Now is the time for compromise

The Granite 13 freeholders have lost a few chips off the old bloc.

Readers will recall the 13 as those drafters of a proposed Kitsap County charter whose demand – non-negotiable, some maintained – has been that five county council members be elected only by voters in their geographic district in the general election. The group has held sway on that issue on the 21-member freeholder board.

Opponents of that proposal, including Bainbridge freeholders Andy Maron and George McKinney, favor the present arrangement – candidates must live in the geographic district they represent, and primary elections are limited to voters in that district, but in the general election, everyone in the county votes for all commission candidates.

The Granite 13 argument has both an anti-Bainbridge and a politically partisan smell.
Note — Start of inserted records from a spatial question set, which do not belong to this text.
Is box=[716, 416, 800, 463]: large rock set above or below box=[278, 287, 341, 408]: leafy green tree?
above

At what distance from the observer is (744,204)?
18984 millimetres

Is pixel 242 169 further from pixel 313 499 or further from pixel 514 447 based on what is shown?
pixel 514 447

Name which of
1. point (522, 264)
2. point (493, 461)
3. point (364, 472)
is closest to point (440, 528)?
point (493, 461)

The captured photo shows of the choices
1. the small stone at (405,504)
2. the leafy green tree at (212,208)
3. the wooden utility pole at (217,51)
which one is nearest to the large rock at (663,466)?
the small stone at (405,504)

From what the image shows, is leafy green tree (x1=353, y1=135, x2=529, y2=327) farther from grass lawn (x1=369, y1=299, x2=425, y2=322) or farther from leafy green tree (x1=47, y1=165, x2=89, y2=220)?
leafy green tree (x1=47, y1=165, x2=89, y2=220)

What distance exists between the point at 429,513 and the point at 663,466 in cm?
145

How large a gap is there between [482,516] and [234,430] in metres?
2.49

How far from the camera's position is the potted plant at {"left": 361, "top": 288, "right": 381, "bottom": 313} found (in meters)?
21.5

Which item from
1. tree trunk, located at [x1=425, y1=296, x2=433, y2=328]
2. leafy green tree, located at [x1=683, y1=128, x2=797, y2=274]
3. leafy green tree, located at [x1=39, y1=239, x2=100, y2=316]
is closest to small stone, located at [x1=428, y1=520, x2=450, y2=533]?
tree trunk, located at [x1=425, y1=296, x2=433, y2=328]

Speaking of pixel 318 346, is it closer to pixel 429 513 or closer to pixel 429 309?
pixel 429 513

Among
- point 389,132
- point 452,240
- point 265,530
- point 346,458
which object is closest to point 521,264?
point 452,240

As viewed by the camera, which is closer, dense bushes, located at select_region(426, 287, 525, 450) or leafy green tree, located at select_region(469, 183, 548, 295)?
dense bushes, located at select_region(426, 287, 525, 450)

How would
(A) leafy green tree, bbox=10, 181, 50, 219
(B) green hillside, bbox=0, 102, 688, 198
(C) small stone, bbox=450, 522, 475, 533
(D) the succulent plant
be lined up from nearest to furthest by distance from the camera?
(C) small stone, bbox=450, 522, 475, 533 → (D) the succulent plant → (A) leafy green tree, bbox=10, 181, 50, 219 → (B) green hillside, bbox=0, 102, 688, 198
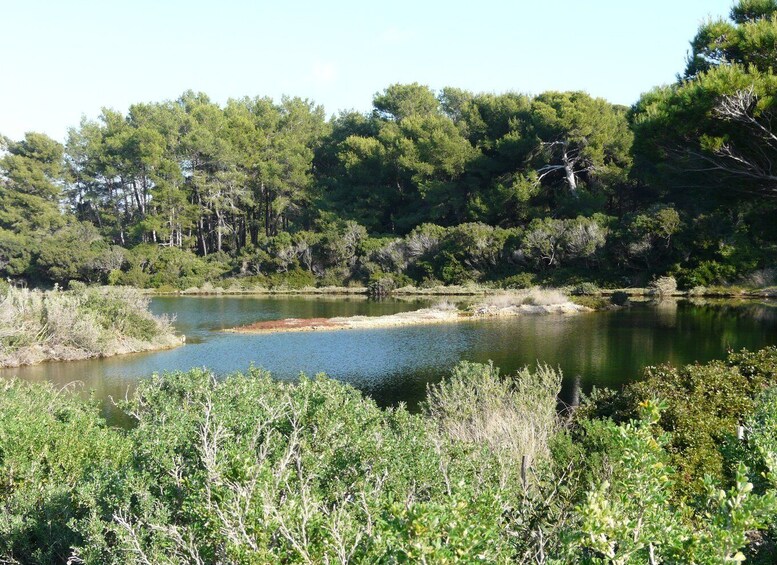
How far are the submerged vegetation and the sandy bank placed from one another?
1982 cm

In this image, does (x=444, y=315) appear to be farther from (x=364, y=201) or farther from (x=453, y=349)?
(x=364, y=201)

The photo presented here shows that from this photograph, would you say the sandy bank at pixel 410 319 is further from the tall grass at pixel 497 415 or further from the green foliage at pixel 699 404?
the green foliage at pixel 699 404

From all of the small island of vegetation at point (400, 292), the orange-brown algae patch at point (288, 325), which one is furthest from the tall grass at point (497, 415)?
the orange-brown algae patch at point (288, 325)

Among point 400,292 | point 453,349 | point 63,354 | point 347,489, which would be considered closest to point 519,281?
point 400,292

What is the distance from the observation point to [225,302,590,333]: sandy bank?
27469mm

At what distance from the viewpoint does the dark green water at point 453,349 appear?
15.9 metres

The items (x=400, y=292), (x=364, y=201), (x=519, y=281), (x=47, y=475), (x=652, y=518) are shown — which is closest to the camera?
(x=652, y=518)

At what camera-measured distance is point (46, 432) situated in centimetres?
589

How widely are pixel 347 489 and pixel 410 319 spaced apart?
24.7m

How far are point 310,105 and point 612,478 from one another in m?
70.2

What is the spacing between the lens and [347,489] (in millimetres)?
4402

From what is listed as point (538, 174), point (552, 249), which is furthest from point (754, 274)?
point (538, 174)

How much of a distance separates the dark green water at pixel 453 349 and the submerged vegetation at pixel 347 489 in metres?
7.47

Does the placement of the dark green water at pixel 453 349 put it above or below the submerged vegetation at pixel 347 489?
below
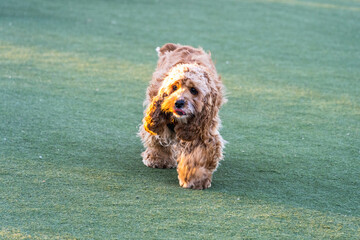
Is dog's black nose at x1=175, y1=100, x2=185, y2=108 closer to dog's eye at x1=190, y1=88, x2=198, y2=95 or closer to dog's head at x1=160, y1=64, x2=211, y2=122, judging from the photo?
dog's head at x1=160, y1=64, x2=211, y2=122

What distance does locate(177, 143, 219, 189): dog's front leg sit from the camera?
13.7 feet

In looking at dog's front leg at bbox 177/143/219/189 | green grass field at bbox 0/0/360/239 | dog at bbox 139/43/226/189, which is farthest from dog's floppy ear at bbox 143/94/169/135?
green grass field at bbox 0/0/360/239

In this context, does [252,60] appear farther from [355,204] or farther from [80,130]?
[355,204]

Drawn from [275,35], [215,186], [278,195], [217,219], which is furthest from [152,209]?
[275,35]

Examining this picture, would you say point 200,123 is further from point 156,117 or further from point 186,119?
point 156,117

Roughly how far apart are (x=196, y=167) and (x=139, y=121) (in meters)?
1.63

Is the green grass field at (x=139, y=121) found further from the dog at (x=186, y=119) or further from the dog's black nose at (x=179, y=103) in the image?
the dog's black nose at (x=179, y=103)

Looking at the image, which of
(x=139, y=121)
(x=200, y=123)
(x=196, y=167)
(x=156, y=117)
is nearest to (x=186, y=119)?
(x=200, y=123)

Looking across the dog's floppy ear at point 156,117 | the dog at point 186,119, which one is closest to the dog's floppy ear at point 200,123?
the dog at point 186,119

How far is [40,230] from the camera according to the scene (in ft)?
11.1

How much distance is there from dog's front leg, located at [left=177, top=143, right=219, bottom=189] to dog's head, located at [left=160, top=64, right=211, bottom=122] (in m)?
0.35

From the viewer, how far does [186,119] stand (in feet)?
13.1

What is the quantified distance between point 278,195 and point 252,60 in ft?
14.7

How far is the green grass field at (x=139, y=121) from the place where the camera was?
365 centimetres
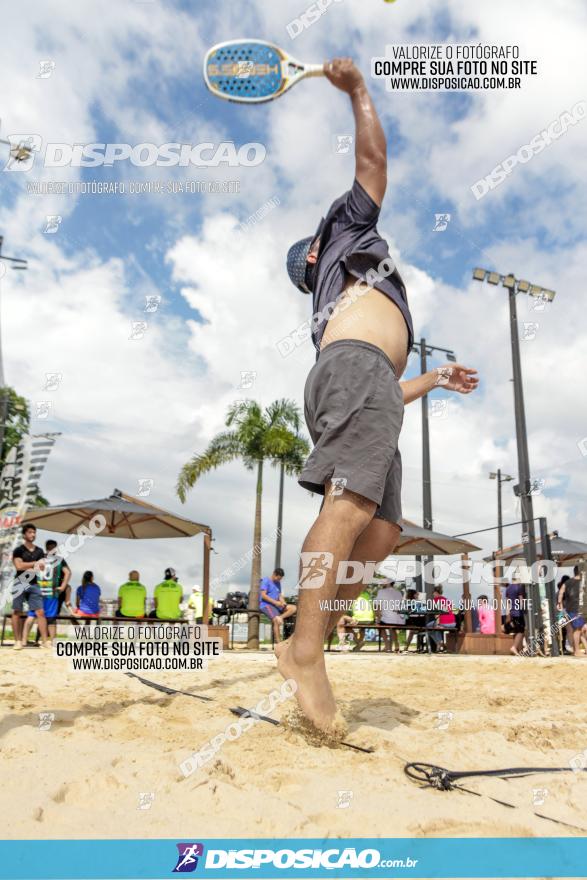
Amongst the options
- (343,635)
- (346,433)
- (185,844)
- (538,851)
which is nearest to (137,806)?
(185,844)

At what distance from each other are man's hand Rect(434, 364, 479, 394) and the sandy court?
143 centimetres

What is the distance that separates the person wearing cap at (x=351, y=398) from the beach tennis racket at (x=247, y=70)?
1.75 ft

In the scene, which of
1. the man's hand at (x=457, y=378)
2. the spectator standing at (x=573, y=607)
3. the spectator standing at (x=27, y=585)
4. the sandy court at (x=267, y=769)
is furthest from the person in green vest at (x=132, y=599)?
the man's hand at (x=457, y=378)

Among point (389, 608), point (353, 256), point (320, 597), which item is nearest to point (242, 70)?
point (353, 256)

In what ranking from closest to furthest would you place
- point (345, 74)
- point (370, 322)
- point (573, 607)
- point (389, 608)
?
1. point (370, 322)
2. point (345, 74)
3. point (573, 607)
4. point (389, 608)

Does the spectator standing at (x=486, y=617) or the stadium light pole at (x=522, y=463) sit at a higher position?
the stadium light pole at (x=522, y=463)

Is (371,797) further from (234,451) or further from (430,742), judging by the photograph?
(234,451)

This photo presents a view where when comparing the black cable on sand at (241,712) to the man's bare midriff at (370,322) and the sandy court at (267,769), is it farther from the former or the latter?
the man's bare midriff at (370,322)

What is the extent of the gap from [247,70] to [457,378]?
6.06 feet

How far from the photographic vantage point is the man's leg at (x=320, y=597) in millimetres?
1918

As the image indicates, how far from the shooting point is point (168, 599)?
10664 mm

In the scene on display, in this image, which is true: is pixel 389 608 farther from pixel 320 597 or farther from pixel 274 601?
pixel 320 597

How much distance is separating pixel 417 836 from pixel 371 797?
0.59ft

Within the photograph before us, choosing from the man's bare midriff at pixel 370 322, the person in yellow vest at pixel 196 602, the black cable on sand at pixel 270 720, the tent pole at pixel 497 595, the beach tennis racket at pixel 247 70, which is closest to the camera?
the black cable on sand at pixel 270 720
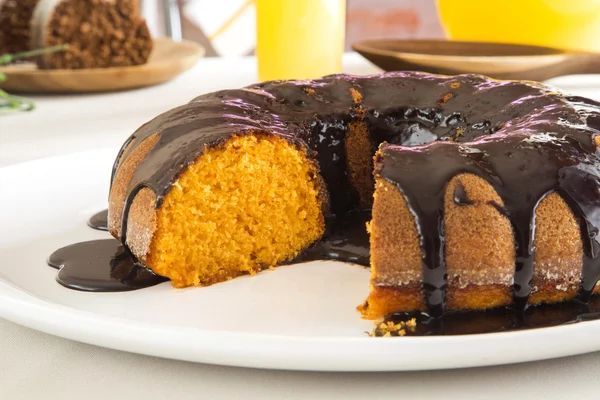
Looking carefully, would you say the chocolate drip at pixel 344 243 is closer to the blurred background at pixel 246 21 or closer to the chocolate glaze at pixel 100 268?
the chocolate glaze at pixel 100 268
The claim has been in the south end that local majorities have favored one commission candidate – a Republican – but that Bainbridge’s strongly Democratic votes have tipped elections the other way.

It appears, though, that the bloc’s resolve is crumbling. This week, a straw poll on countywide versus by-district elections showed the freeholders in a virtual deadlock.

Where does that leave prospects for a new county charter?

As Bainbridge City Council member Norm Wooldridge has observed, expanding the present three-member county commission to a five-person council will increase costs. That, and a general suspicion of change, are probably good for a 40 percent “no” vote, meaning that any other provision unpalatable to a substantial number of voters will doom the charter.

We think Wooldridge is right. Add Bainbridge opposition to other naysayers, and a charter calling for general elections by district won’t pass.

Some freeholders would punt the issue to the voters, asking whether they favor the charter, and, if so, what form of elections they prefer. If the charter were approved, then the elections option with the most votes would go into effect.

We don’t think that plan will work. Essentially, it assumes that Kitsap voters want a charter no matter which election system is included. In fact, though, Bainbridge voters might well prefer to keep the present system unless the charter provides for countywide general elections. And the reverse might be true for South Kitsap folks.

With the freeholders (and perhaps the electorate itself) deadlocked, genuine compromise is needed. McKinney and Maron suggested early on that thee council members be chosen strictly by district – both primary and general elections – and that the two additional members be chosen at-large, that is, in countywide races for both primary and general elections.

It’s time to put that option on the table, and in the charter.

It’s not perfect, but that’s the nature of compromise – nobody gets everything, but everybody gets something. No one gets to vote for every council member, but everyone will vote for a majority. And everyone will have “their” council member, elected from and by their own district.

Freeholders should quit asking themselves whether the 3-2 plan is better than their individual proposals and goals, and ask themselves whether the 3-2 plan is better than defeat of the charter.

If the answer is “yes” – and we suspect it is for almost all of them – then put the 3-2 plan on the ballot with unanimous freeholder endorsement.

We think that’s the way to go – the only way.